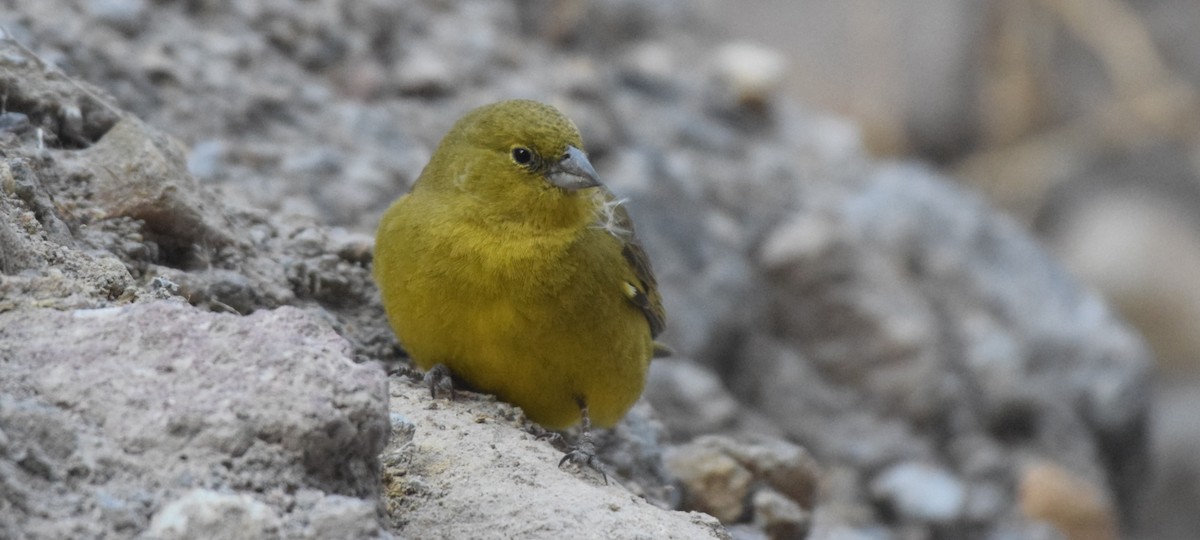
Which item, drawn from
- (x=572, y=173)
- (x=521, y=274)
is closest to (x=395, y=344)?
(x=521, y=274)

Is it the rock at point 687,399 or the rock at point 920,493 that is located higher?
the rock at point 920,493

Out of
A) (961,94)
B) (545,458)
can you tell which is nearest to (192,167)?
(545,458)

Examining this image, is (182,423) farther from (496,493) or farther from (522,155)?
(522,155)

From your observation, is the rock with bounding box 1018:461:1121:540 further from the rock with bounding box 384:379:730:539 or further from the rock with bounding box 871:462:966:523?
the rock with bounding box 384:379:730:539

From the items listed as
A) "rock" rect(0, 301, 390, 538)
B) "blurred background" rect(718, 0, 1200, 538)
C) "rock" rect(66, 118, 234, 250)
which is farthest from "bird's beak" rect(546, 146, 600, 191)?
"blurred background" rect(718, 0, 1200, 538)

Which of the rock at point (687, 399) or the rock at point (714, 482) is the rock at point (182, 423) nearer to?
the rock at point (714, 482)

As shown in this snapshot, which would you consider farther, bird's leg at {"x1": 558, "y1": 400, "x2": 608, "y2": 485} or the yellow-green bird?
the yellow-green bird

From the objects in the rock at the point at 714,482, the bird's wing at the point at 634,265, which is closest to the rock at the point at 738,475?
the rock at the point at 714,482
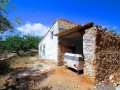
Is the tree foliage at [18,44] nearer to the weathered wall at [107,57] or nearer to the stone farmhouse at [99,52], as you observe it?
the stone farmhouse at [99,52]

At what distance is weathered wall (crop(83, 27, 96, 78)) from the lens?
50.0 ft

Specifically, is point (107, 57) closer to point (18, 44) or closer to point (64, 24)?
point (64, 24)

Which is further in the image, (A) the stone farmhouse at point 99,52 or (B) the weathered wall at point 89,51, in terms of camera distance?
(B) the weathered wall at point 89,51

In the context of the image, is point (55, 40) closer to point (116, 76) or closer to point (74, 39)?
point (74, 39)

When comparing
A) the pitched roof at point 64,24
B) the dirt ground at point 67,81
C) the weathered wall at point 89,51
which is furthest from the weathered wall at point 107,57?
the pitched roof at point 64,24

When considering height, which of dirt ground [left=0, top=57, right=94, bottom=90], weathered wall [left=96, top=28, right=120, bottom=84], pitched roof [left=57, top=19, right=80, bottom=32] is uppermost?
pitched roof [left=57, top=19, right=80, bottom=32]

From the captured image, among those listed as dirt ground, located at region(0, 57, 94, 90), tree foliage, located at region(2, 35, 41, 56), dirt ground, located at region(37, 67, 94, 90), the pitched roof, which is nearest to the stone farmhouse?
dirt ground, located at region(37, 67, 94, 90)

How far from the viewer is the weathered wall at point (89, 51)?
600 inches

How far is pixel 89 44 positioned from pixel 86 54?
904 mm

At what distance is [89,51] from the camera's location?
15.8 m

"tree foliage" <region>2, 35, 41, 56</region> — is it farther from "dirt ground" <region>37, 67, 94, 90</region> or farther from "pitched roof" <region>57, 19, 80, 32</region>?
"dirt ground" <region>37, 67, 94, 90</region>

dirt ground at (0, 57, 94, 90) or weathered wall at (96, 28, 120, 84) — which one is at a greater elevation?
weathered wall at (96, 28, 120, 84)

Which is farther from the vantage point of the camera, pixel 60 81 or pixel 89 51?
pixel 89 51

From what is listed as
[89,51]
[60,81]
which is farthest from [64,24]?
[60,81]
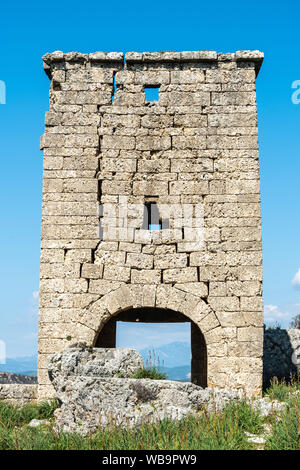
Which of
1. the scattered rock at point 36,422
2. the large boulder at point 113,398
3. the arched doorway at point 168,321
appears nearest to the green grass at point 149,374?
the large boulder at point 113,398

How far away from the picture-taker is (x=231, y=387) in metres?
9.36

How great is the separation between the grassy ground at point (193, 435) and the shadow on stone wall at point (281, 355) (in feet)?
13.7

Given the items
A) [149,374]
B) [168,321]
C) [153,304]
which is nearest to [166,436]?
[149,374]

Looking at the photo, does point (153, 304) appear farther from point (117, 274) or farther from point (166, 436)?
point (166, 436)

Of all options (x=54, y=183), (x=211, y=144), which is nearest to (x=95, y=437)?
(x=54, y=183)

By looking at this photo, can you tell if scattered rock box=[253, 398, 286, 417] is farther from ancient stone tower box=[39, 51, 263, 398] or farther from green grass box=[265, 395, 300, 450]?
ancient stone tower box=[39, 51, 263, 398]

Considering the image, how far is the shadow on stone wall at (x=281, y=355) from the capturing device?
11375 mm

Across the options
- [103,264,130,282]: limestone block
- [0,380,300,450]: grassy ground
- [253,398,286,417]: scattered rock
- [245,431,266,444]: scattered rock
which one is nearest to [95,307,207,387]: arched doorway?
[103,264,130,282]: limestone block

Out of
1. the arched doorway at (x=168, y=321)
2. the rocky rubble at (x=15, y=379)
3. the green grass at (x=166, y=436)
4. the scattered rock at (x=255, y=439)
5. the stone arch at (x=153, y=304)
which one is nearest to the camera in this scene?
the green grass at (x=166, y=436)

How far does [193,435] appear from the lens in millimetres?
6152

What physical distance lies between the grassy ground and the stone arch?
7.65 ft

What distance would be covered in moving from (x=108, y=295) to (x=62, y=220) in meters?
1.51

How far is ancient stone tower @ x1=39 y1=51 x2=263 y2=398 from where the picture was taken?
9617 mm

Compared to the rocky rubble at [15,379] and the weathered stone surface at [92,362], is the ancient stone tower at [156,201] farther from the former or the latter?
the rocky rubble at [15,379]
+ + +
* [Your instructions] Output every line of the records above as a JSON list of strings, one string per line, with blank lines and the pictures left out.

* [Completed exercise]
[
  "Which item, drawn from",
  "- (x=572, y=173)",
  "- (x=521, y=274)",
  "is closest to (x=395, y=344)?",
  "(x=521, y=274)",
  "Is it the rock at point 687,399 or the rock at point 920,493 that is located higher?",
  "the rock at point 920,493",
  "Out of",
  "A) (961,94)",
  "B) (545,458)",
  "can you tell which is nearest to (192,167)?",
  "(545,458)",
  "Examining this image, is (182,423) farther from (496,493) or farther from (522,155)?",
  "(522,155)",
  "From your observation, is the rock with bounding box 1018:461:1121:540 further from the rock with bounding box 384:379:730:539 or further from the rock with bounding box 871:462:966:523?",
  "the rock with bounding box 384:379:730:539",
  "From the items listed as",
  "A) \"rock\" rect(0, 301, 390, 538)",
  "B) \"blurred background\" rect(718, 0, 1200, 538)",
  "C) \"rock\" rect(66, 118, 234, 250)",
  "which is farthest from \"bird's beak\" rect(546, 146, 600, 191)?",
  "\"blurred background\" rect(718, 0, 1200, 538)",
  "Which of the rock at point (687, 399) or the rock at point (714, 482) is the rock at point (182, 423) nearer to?",
  "the rock at point (714, 482)",
  "As shown in this snapshot, which would you consider farther, bird's leg at {\"x1\": 558, \"y1\": 400, \"x2\": 608, \"y2\": 485} or the yellow-green bird?",
  "the yellow-green bird",
  "From the objects in the rock at the point at 714,482, the bird's wing at the point at 634,265, which is closest to the rock at the point at 738,475?",
  "the rock at the point at 714,482",
  "Is the tree foliage at [18,44] nearer to the weathered wall at [107,57] or nearer to the stone farmhouse at [99,52], as you observe it?",
  "the stone farmhouse at [99,52]",
  "At what distance is weathered wall (crop(83, 27, 96, 78)) from the lens?",
  "50.0 ft",
  "Specifically, is point (107, 57) closer to point (18, 44) or closer to point (64, 24)?",
  "point (64, 24)",
  "Which is further in the image, (A) the stone farmhouse at point 99,52 or (B) the weathered wall at point 89,51, in terms of camera distance?",
  "(B) the weathered wall at point 89,51",
  "In the context of the image, is point (55, 40) closer to point (116, 76) or closer to point (74, 39)?",
  "point (74, 39)",
  "When comparing",
  "A) the pitched roof at point 64,24",
  "B) the dirt ground at point 67,81",
  "C) the weathered wall at point 89,51",
  "which is furthest from the weathered wall at point 107,57?",
  "the pitched roof at point 64,24",
  "When considering height, which of dirt ground [left=0, top=57, right=94, bottom=90], weathered wall [left=96, top=28, right=120, bottom=84], pitched roof [left=57, top=19, right=80, bottom=32] is uppermost?",
  "pitched roof [left=57, top=19, right=80, bottom=32]",
  "From the captured image, among those listed as dirt ground, located at region(0, 57, 94, 90), tree foliage, located at region(2, 35, 41, 56), dirt ground, located at region(37, 67, 94, 90), the pitched roof, which is nearest to the stone farmhouse?",
  "dirt ground, located at region(37, 67, 94, 90)",
  "How far from the viewer is the weathered wall at point (89, 51)?",
  "600 inches",
  "How far is pixel 89 44 positioned from pixel 86 54?",
  "904 mm",
  "At what distance is [89,51] from the camera's location?",
  "15.8 m",
  "\"tree foliage\" <region>2, 35, 41, 56</region> — is it farther from \"dirt ground\" <region>37, 67, 94, 90</region> or farther from \"pitched roof\" <region>57, 19, 80, 32</region>?",
  "\"dirt ground\" <region>37, 67, 94, 90</region>",
  "dirt ground at (0, 57, 94, 90) or weathered wall at (96, 28, 120, 84) — which one is at a greater elevation?",
  "weathered wall at (96, 28, 120, 84)",
  "Which is farther from the vantage point of the camera, pixel 60 81 or pixel 89 51?",
  "pixel 89 51",
  "From what is listed as",
  "[89,51]",
  "[60,81]",
  "which is farthest from [64,24]?",
  "[60,81]",
  "Which of",
  "1. the scattered rock at point 36,422",
  "2. the large boulder at point 113,398",
  "3. the arched doorway at point 168,321",
  "appears nearest to the green grass at point 149,374?",
  "the large boulder at point 113,398",
  "How far away from the picture-taker is (x=231, y=387) in metres?",
  "9.36",
  "How great is the separation between the grassy ground at point (193, 435) and the shadow on stone wall at point (281, 355) (in feet)?",
  "13.7",
  "Given the items",
  "A) [149,374]",
  "B) [168,321]",
  "C) [153,304]",
  "which is nearest to [166,436]?",
  "[149,374]",
  "Looking at the photo, does point (153, 304) appear farther from point (117, 274) or farther from point (166, 436)?",
  "point (166, 436)",
  "Of all options (x=54, y=183), (x=211, y=144), which is nearest to (x=95, y=437)?",
  "(x=54, y=183)",
  "By looking at this photo, can you tell if scattered rock box=[253, 398, 286, 417] is farther from ancient stone tower box=[39, 51, 263, 398] or farther from green grass box=[265, 395, 300, 450]?",
  "ancient stone tower box=[39, 51, 263, 398]",
  "Considering the image, how far is the shadow on stone wall at (x=281, y=355) from the capturing device?",
  "11375 mm",
  "Across the options",
  "- [103,264,130,282]: limestone block",
  "- [0,380,300,450]: grassy ground",
  "- [253,398,286,417]: scattered rock",
  "- [245,431,266,444]: scattered rock",
  "which one is nearest to [95,307,207,387]: arched doorway?",
  "[103,264,130,282]: limestone block",
  "Out of",
  "1. the arched doorway at (x=168, y=321)",
  "2. the rocky rubble at (x=15, y=379)",
  "3. the green grass at (x=166, y=436)",
  "4. the scattered rock at (x=255, y=439)",
  "5. the stone arch at (x=153, y=304)",
  "which one is nearest to the camera in this scene?",
  "the green grass at (x=166, y=436)",
  "How far does [193,435] appear from the lens in millimetres?",
  "6152",
  "What physical distance lies between the grassy ground and the stone arch?",
  "7.65 ft",
  "What distance would be covered in moving from (x=108, y=295) to (x=62, y=220) in meters?",
  "1.51",
  "How far is ancient stone tower @ x1=39 y1=51 x2=263 y2=398 from where the picture was taken?",
  "9617 mm",
  "Compared to the rocky rubble at [15,379] and the weathered stone surface at [92,362], is the ancient stone tower at [156,201] farther from the former or the latter?",
  "the rocky rubble at [15,379]"
]